→ **WORK REQUEST**: Find the lines of data that contain the string "helps", then list them.

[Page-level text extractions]

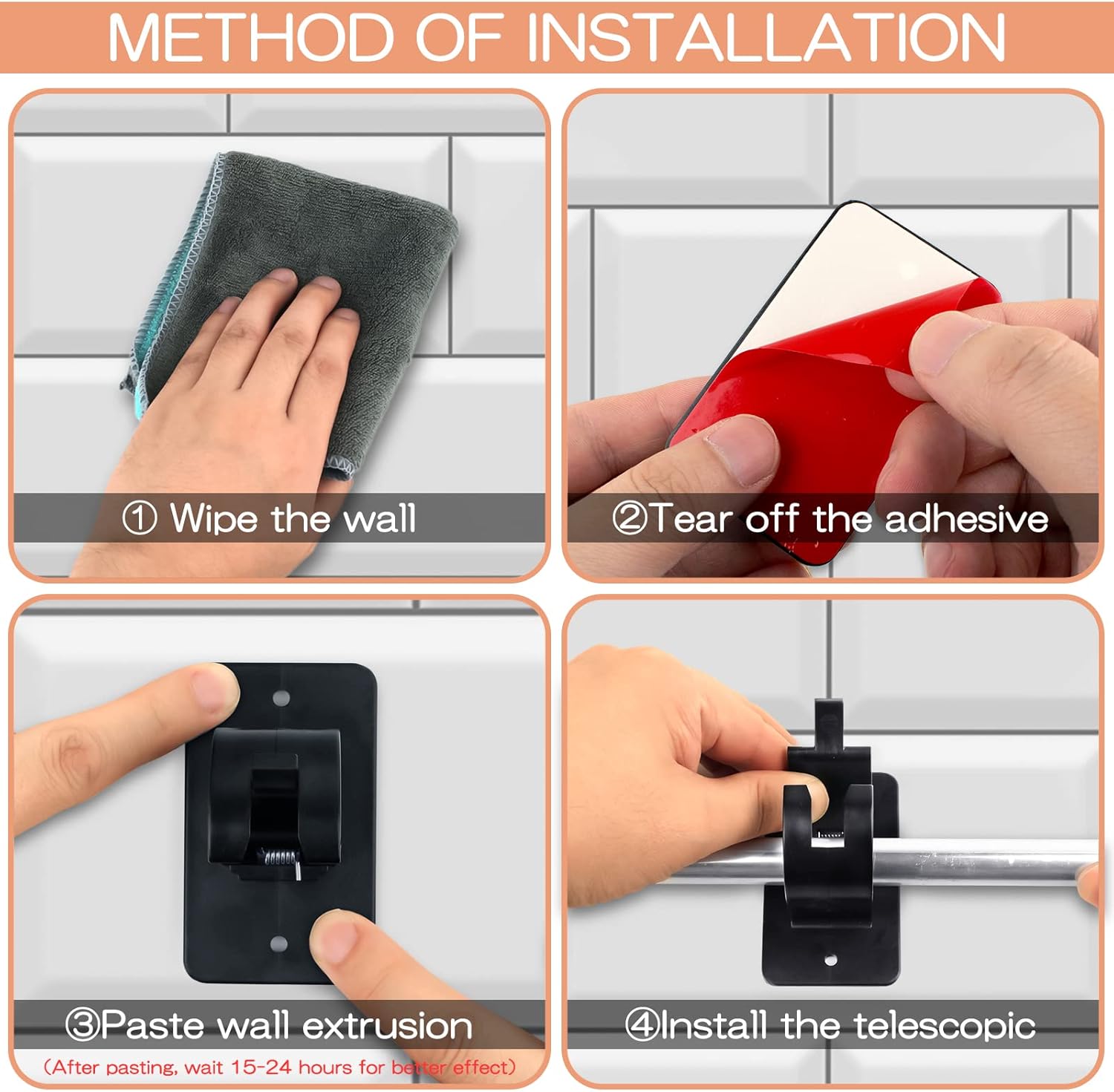 METHOD OF INSTALLATION

① Wipe the wall

②Tear off the adhesive

③Paste wall extrusion

(After pasting, wait 15-24 hours for better effect)

④Install the telescopic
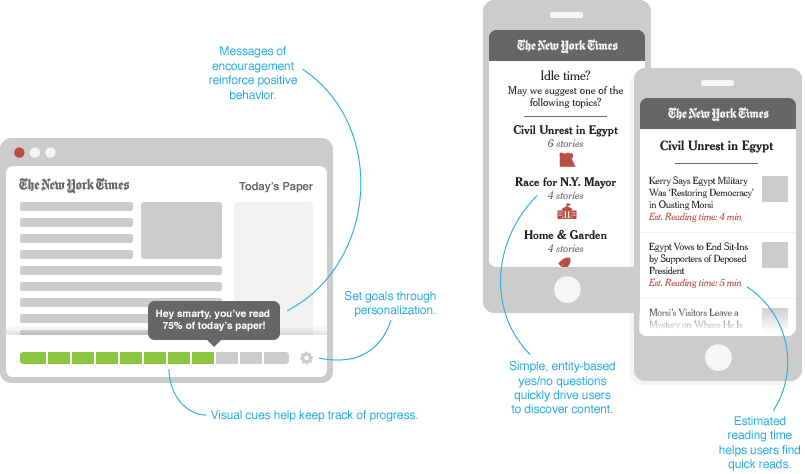 Messages of encouragement reinforce positive behavior.

The New York Times

Today's Paper

Hey smarty, you've read 75% of today's paper!

Set goals through personalization.

Visual cues help keep track of progress.

The New York Times

Idle time?
May we suggest one of the following topics?

Civil Unrest in Egypt
6 stories

Race for N.Y. Mayor
4 stories

Home & Garden
4 stories

The New York Times

Civil Unrest in Egypt

Kerry Says Egypt Military Was 'Restoring Democracy' in Ousting Morsi
Est. Reading time: 4 min

Egypt Vows to End Sit-Ins by Supporters of Deposed President
Est. Reading time: 5 min

Morsi's Visitors Leave a Mystery on Where He Is

Simple, entity-based yes/no questions quickly drive users to discover content.

Estimated reading time helps users find quick reads.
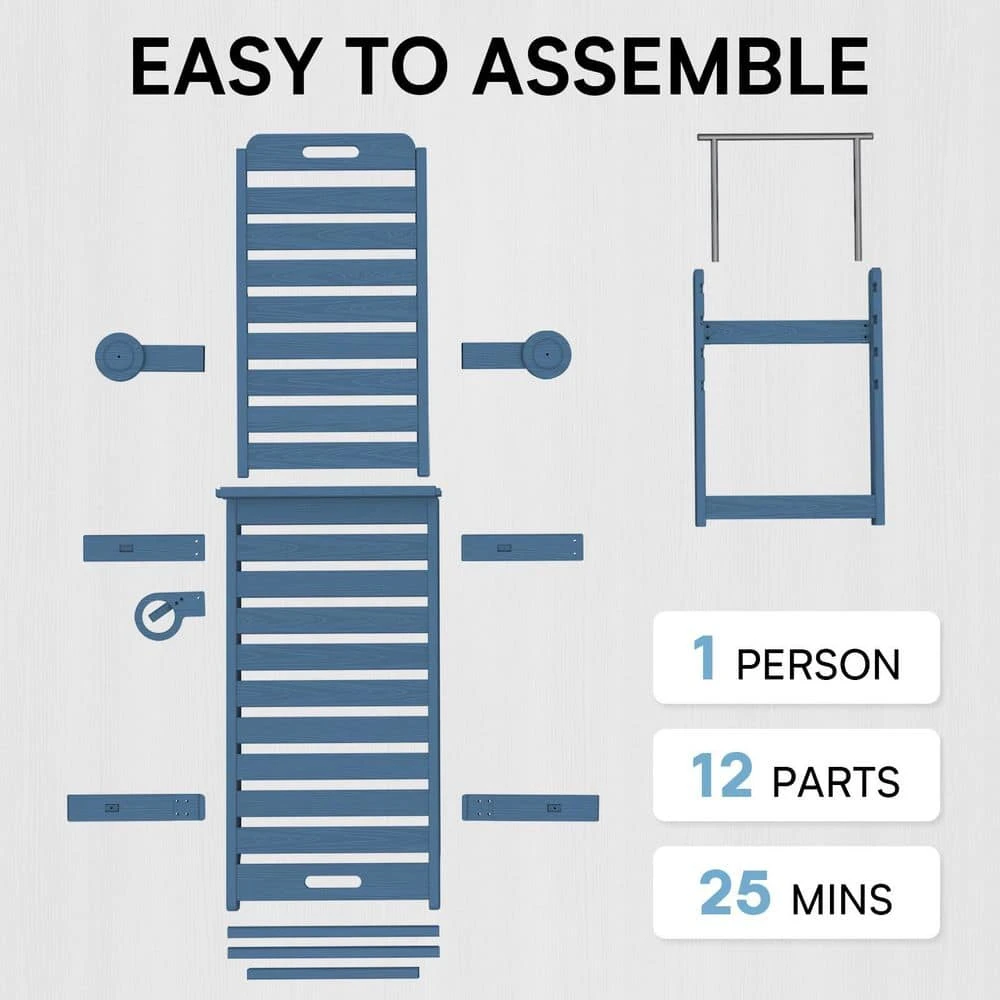 EASY TO ASSEMBLE

1 PERSON

12 PARTS

25 MINS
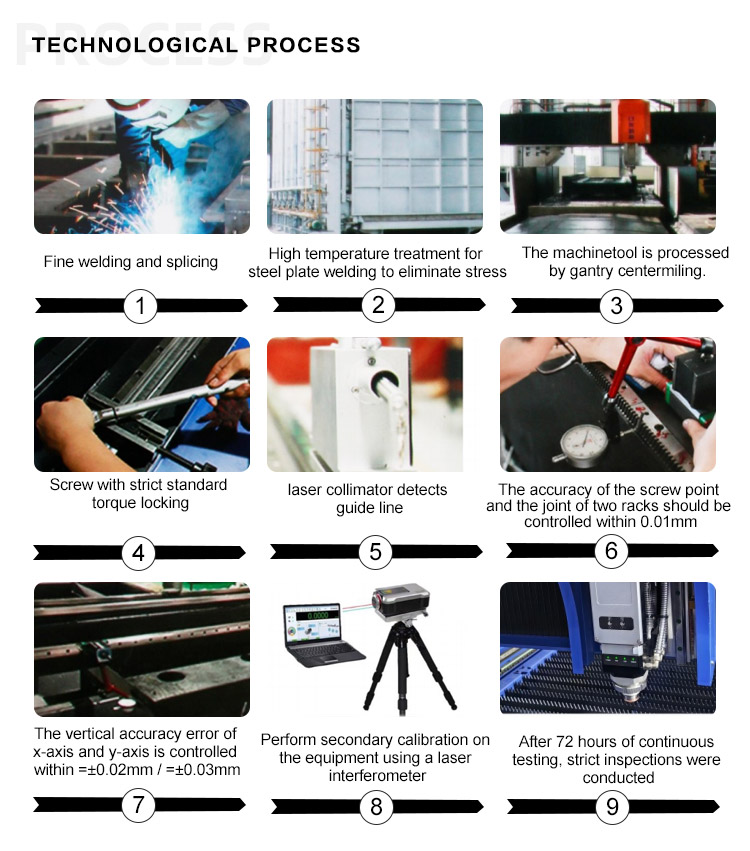 PROCESS
TECHNOLOGICAL PROCESS

Fine welding and splicing

1

High temperature treatment for steel plate welding to eliminate stress

2

The machinetool is processed by gantry centermiling.

3

Screw with strict standard torque locking

4

laser collimator detects guide line

5

The accuracy of the screw point and the joint of two racks should be controlled within 0.01mm

6

The vertical accuracy error of x-axis and y-axis is controlled within =±0.02mm / =±0.03mm

7

0.0000

Perform secondary calibration on the equipment using a laser interferometer

8

After 72 hours of continuous testing, strict inspections were conducted

9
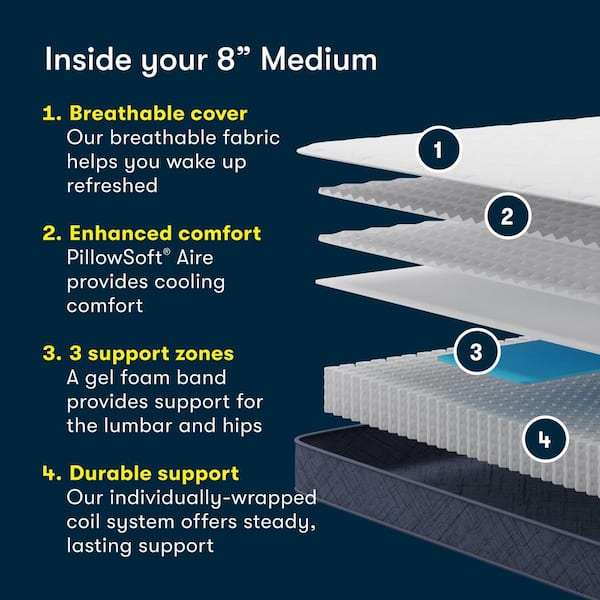 Inside your 8” Medium

1. Breathable cover
Our breathable fabric helps you wake up refreshed

2. Enhanced comfort
PillowSoft® Aire provides cooling comfort

3. 3 support zones
A gel foam band provides support for the lumbar and hips

4. Durable support
Our individually-wrapped coil system offers steady, lasting support

1

2

3

4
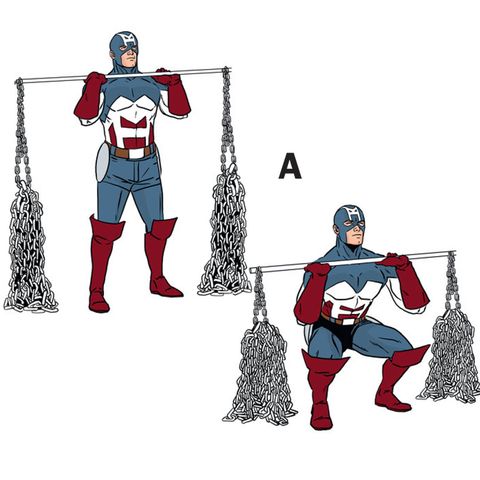 A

→ **ANSWER SPACE**:
Estimated reading time helps users find quick reads.
Our breathable fabric helps you wake up refreshed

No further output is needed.